# Help? William Barclay "The daily study bible"



## Shane

I have two of William Barclay's commentaries bought a while back. I have started going through his commentary on Romans.

I dont know much about him but I read in a Theology Dictionary that he was more a "Liberal Evangelical" which sets some alarm bells off.

Thanks for the Help

?


----------



## Ivan

> _Originally posted by Shane_
> I have two of William Barclay's commentaries bought a while back. I have started going through his commentary on Romans.
> 
> I dont know much about him but I read in a Theology Dictionary that he was more a "Liberal Evangelical" which sets some alarm bells off.
> 
> Thanks for the Help
> 
> ?



I'm not sure what you want to know about Barclay. 

However, I find his work to be more devotional in nature. There a few gems to mine from his work, but they are far and few between and I think hardly worth the effort.

Generally speaking I would give him a 

Sorry.


----------



## Shane

Thanks Ivan.

He is highly thought of in some reformed circles around my home town. Hopefully somone else can shed a bit of light on his theological stance.


----------



## Shane

*New Info*

I have been looking around on the net and found this article. 

http://www.auburn.edu/~allenkc/barclay1.html

This looks seriously wrong to me. If a guy believes this can we trust a commentary or devotion from him?
————
=== Exercise brief ===
Continue the forum thread about William Barclay's commentaries, starting after Shane's last post.
————
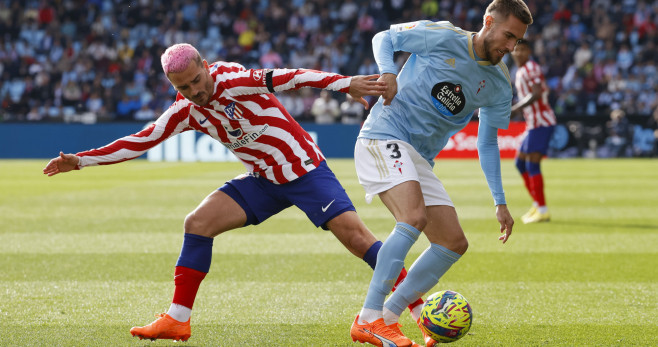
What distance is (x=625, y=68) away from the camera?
2578 cm

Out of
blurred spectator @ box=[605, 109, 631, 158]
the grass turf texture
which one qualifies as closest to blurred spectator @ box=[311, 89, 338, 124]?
blurred spectator @ box=[605, 109, 631, 158]

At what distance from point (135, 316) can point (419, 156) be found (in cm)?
210

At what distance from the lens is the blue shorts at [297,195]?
475 centimetres

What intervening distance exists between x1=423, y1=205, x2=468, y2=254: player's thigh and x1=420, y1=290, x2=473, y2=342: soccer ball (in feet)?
0.99

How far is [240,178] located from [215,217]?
1.03 ft

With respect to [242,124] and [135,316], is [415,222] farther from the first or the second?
[135,316]

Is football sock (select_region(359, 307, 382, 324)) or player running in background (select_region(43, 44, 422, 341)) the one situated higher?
player running in background (select_region(43, 44, 422, 341))

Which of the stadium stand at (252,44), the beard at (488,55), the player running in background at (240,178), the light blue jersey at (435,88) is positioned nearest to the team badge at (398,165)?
the light blue jersey at (435,88)

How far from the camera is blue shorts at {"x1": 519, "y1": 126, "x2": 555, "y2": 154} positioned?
35.9ft

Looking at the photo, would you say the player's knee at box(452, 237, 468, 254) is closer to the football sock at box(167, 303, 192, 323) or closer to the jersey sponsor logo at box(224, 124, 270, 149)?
the jersey sponsor logo at box(224, 124, 270, 149)

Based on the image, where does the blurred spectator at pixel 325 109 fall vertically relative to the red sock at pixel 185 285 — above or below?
below

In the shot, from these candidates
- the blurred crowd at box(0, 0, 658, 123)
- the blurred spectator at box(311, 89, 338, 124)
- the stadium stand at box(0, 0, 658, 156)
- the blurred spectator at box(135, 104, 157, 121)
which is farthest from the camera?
the stadium stand at box(0, 0, 658, 156)

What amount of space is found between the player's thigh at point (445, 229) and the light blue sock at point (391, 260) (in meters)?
0.26

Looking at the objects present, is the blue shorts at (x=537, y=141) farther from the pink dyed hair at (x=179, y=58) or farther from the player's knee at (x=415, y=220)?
the pink dyed hair at (x=179, y=58)
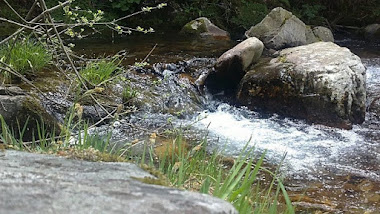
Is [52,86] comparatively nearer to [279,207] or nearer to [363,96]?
[279,207]

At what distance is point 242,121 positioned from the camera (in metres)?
6.25

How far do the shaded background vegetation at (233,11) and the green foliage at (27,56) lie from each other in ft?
14.8

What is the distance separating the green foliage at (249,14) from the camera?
1123 centimetres

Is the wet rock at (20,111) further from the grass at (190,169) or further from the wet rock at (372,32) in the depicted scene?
the wet rock at (372,32)

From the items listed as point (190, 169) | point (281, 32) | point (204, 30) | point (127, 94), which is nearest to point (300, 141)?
point (127, 94)

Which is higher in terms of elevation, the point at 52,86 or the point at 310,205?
the point at 52,86

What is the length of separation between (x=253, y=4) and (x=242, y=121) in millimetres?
6154

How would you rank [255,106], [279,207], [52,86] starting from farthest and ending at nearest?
[255,106] < [52,86] < [279,207]

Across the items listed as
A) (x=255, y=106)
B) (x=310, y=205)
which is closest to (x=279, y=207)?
(x=310, y=205)

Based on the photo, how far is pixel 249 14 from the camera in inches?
446

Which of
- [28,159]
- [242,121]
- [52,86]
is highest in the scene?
[28,159]

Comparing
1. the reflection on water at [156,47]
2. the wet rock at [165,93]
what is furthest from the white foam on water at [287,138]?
the reflection on water at [156,47]

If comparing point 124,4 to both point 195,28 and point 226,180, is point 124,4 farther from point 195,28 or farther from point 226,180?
point 226,180

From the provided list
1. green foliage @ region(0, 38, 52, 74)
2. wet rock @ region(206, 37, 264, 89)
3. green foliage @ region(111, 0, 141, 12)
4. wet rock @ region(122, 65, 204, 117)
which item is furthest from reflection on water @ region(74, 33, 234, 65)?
green foliage @ region(0, 38, 52, 74)
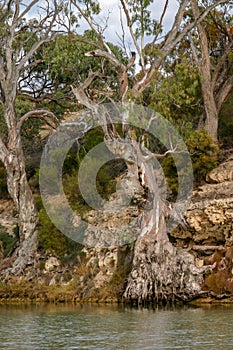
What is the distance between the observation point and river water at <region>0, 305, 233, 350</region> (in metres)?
17.8

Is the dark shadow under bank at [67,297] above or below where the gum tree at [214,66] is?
below

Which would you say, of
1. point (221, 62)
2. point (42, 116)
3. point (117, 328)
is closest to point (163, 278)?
point (117, 328)

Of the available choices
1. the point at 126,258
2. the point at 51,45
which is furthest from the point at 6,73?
the point at 126,258

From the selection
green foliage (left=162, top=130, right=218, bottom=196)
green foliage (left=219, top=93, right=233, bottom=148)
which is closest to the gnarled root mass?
green foliage (left=162, top=130, right=218, bottom=196)

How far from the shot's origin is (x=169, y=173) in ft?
108

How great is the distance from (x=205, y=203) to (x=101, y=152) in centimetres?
991

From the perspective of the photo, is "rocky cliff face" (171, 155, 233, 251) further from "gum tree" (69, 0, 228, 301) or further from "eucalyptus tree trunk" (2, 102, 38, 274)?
"eucalyptus tree trunk" (2, 102, 38, 274)

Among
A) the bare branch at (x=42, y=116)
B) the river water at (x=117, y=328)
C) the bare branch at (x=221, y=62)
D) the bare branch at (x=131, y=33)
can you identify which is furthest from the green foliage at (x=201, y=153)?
the river water at (x=117, y=328)

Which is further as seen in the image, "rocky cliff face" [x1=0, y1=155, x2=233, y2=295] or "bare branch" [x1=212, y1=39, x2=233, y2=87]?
"bare branch" [x1=212, y1=39, x2=233, y2=87]

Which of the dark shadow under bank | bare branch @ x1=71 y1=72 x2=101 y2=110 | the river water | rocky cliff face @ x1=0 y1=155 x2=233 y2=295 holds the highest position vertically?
bare branch @ x1=71 y1=72 x2=101 y2=110

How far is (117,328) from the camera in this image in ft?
67.2

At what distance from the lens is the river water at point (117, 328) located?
17.8m

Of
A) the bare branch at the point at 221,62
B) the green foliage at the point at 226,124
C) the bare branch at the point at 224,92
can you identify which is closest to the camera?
the bare branch at the point at 221,62

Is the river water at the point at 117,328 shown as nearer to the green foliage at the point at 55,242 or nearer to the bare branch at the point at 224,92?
the green foliage at the point at 55,242
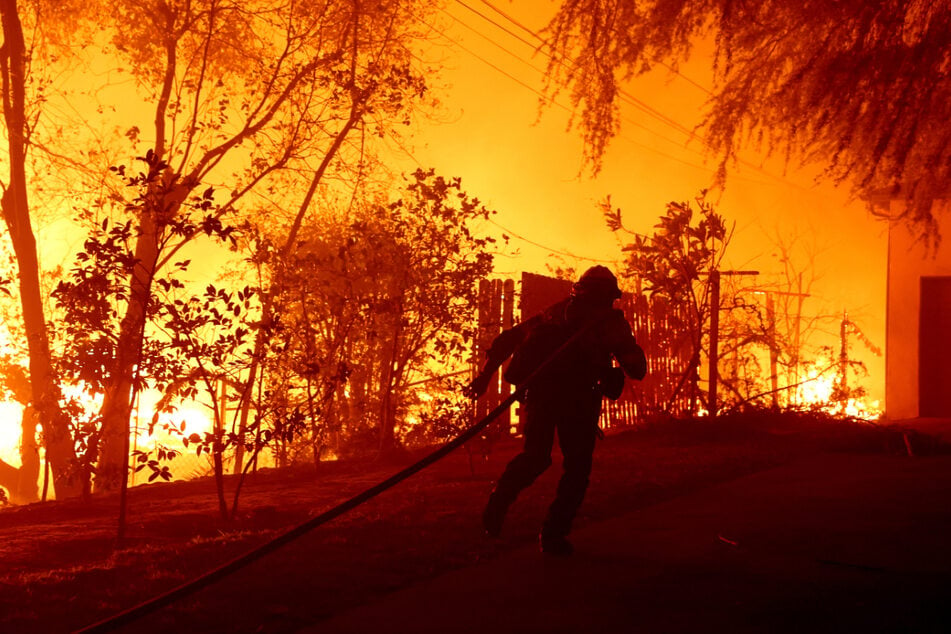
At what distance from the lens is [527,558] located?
5898 millimetres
————
=== Expected answer ===
----------



## Puritan Sailor

Read his comments on Romans 9. You'll see he's a liberal.


----------



## RamistThomist

"If a guy believes this, can we trust him?"
I trust him as far as I can throw him. His argumentation is ridiculous, to put it ver nicely. As Paul would say, he is not critical of his own assumptions (liberals never are). If you can find his "work" at about a dollar a copy, go ahead and get it. He has some good background information, but I would never use him for anything serious. He was a universalist and did not believe that God wanted accidents to happen. I have read his two volumes on John and his two volumes on Revelation. There much food for thought there, but go to him LAST. He has a weak view of the Atonement, God, Miracles, Scripture. Sort of to mock him, PhD students now do dissertation on Barclay's presuppositions against the miraculous.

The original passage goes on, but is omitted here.